## Record list:

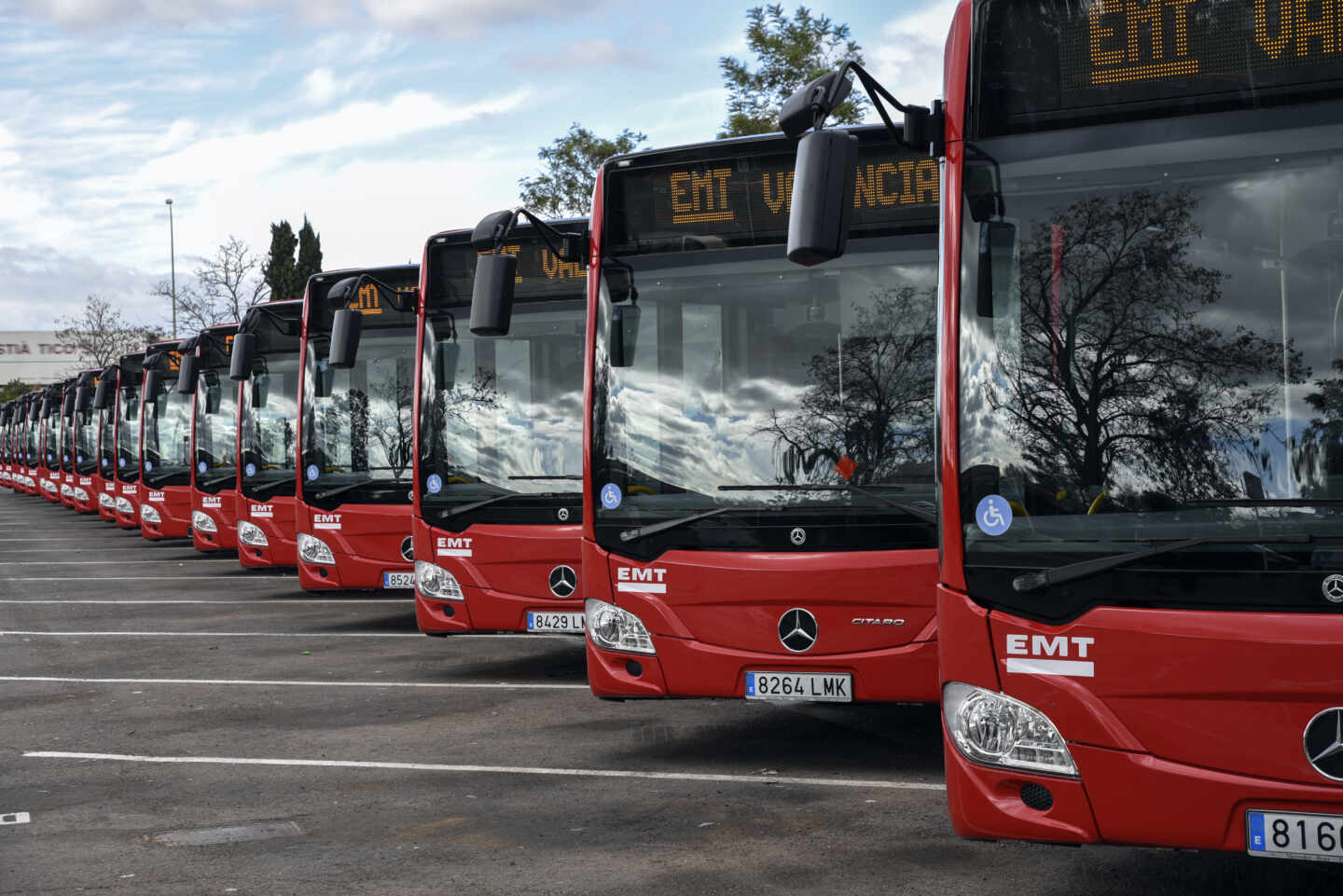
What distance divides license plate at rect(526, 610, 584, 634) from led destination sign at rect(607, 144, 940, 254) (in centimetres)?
300

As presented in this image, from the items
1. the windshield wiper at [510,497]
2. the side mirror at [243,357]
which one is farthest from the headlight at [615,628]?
the side mirror at [243,357]

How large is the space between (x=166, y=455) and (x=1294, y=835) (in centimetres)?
2234

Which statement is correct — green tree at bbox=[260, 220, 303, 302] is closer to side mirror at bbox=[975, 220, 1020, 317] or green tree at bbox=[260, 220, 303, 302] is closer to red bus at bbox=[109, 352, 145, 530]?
red bus at bbox=[109, 352, 145, 530]

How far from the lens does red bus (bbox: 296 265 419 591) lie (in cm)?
1359

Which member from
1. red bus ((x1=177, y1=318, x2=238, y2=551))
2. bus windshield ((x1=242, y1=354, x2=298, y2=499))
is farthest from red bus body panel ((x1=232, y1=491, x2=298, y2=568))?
red bus ((x1=177, y1=318, x2=238, y2=551))

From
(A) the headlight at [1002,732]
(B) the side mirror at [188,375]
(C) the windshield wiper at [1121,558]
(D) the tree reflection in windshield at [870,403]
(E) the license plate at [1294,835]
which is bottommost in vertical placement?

## What is being asked:
Recast the data above as a Markdown table with the columns "No." and "Entry", one numbered row per line. Omit blank lines and pictures.

## Full response:
| No. | Entry |
|---|---|
| 1 | What distance divides license plate at rect(526, 610, 584, 634) from led destination sign at rect(607, 144, 940, 254) (in centimetres)? |
| 2 | 300 |
| 3 | As presented in this image, from the items |
| 4 | 1. the windshield wiper at [510,497] |
| 5 | 2. the side mirror at [243,357] |
| 6 | which one is farthest from the headlight at [615,628]? |
| 7 | the side mirror at [243,357] |
| 8 | How large is the space between (x=166, y=455) and (x=1294, y=835) (in centimetres)? |
| 9 | 2234 |
| 10 | Which statement is correct — green tree at bbox=[260, 220, 303, 302] is closer to side mirror at bbox=[975, 220, 1020, 317] or green tree at bbox=[260, 220, 303, 302] is closer to red bus at bbox=[109, 352, 145, 530]? |
| 11 | red bus at bbox=[109, 352, 145, 530] |
| 12 | How far from the lens does red bus (bbox: 296 265 419 591) lie (in cm)? |
| 13 | 1359 |
| 14 | Which member from |
| 15 | 1. red bus ((x1=177, y1=318, x2=238, y2=551)) |
| 16 | 2. bus windshield ((x1=242, y1=354, x2=298, y2=499)) |
| 17 | is farthest from red bus body panel ((x1=232, y1=491, x2=298, y2=568))? |
| 18 | red bus ((x1=177, y1=318, x2=238, y2=551)) |
| 19 | From |
| 20 | (A) the headlight at [1002,732] |
| 21 | (B) the side mirror at [188,375] |
| 22 | (C) the windshield wiper at [1121,558] |
| 23 | (D) the tree reflection in windshield at [870,403] |
| 24 | (E) the license plate at [1294,835] |
| 25 | which is bottommost in vertical placement? |